• **Study text**
-.-.-

As more people get their hands on their own genetic data each day, many face an increasingly common question: What do you do if you carry a genetic risk factor for cancer?
While knowing genetic mutations can help clinicians decide on treatment options for patients, the data raises more questions than answers for family members or otherwise healthy individuals who carry risk factors. The new Center for BRCA Research at UC San Francisco aims to address those questions.
Spanning basic and translational research, clinical care and education, the center provides a one-stop resource for patients and individuals who carry BRCA1 and BRCA2 mutations.
What’s often unrecognized is that individuals who carry BRCA mutations also have a risk for other cancers such as ovarian or pancreatic tumors, melanoma, or prostate cancer in men.
Patients, family members and individuals who carry risk factors such as BRCA variants have several unmet needs, according to Munster. For example, BRCA patients are often treated by specialists for the kind of tumor they were diagnosed with, while healthy family members are often seen not by oncologists but internists, who may not be equipped to handle their concerns.

-.-.-

• **Required tasks**
1 – According to the BRCA article, which other cancers are BRCA mutation carriers also at risk for?
2 – Continue the BRCA article from where it stops.
The listing that comes next is separate from the BRCA article.

-.-.-

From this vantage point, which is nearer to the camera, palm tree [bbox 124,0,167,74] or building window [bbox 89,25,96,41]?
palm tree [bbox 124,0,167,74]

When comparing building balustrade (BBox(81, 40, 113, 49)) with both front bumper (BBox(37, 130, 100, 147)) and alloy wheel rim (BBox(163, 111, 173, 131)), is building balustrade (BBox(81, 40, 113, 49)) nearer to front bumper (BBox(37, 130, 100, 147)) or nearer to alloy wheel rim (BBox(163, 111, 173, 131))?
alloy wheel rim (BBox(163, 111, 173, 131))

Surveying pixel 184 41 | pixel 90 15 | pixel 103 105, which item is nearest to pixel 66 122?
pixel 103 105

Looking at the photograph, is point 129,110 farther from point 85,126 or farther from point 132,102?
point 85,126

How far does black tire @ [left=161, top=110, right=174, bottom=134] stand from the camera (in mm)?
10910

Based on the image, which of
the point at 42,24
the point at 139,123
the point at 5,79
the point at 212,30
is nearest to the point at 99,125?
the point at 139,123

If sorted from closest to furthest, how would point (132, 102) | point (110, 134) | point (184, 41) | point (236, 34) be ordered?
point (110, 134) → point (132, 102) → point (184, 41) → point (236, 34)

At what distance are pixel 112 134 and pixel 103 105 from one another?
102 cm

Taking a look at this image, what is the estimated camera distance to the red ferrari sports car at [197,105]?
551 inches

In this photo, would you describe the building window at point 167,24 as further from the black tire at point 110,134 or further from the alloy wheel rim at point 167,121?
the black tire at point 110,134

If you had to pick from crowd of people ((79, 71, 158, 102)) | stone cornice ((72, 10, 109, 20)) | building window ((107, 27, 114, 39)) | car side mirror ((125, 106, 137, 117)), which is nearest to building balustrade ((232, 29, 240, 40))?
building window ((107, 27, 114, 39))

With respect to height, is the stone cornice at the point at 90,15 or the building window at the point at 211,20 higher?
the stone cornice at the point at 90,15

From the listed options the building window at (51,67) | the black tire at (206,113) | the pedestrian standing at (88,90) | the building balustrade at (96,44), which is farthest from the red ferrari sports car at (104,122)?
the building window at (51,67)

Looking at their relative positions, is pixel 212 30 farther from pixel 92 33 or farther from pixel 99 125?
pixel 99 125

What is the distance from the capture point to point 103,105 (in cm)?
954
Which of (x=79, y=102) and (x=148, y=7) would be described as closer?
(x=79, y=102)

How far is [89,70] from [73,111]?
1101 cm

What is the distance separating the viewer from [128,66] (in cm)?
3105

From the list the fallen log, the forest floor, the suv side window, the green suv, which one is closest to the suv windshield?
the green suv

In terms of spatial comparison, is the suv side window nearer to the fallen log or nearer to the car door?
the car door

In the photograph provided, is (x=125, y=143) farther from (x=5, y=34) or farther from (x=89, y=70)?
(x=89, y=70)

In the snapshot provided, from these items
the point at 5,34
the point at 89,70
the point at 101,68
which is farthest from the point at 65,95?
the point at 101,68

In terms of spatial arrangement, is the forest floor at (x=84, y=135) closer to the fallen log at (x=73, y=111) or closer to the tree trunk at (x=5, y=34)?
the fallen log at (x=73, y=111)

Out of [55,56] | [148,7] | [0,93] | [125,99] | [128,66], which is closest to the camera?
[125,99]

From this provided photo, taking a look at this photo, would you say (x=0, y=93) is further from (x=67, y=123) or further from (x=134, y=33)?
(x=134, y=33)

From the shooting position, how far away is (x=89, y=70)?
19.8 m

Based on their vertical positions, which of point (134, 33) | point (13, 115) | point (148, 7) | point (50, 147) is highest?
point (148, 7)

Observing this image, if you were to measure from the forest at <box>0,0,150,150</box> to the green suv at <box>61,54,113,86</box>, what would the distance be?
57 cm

-.-.-

• **Responses per task**
1 – Ovarian or pancreatic tumors, melanoma, or prostate cancer in men.

2 –
“What’s often unrecognized is that individuals who carry BRCA mutations also have a risk for other cancers such as ovarian or pancreatic tumors, melanoma, or prostate cancer in men,” says Munster. “And people who only have the risk factors but haven’t been diagnosed with a cancer don’t always know where to go.”
A Patient’s Perspective
Both Ashworth and Munster are intimately acquainted with the mutations they’re targeting. Ashworth, president of the UCSF Helen Diller Family Comprehensive Cancer Center, helped discover both the BRCA2 gene and drugs known as PARP inhibitors that target cancer-linked biochemical pathways and are now approved for the treatment of BRCA1 and BRCA2 related cancers.
For Munster, the patient experience is one she has lived through herself. She was diagnosed with a BRCA2 mutation in 2012, and recalls the myriad decisions she had to navigate. “I had to figure out who would do my oophorectomy, pancreatic cancer risk screening, what I should do for my children. ... There was not a place where it was easy to coordinate my care,” she says.
At least one instance already exemplifies what a person who enters the new center might experience. Gail Fisher had a family history of cancer, and after undergoing three mammograms in 18 months to track a suspicious growth she took a genetic test that confirmed she carries the BRCA1 mutation.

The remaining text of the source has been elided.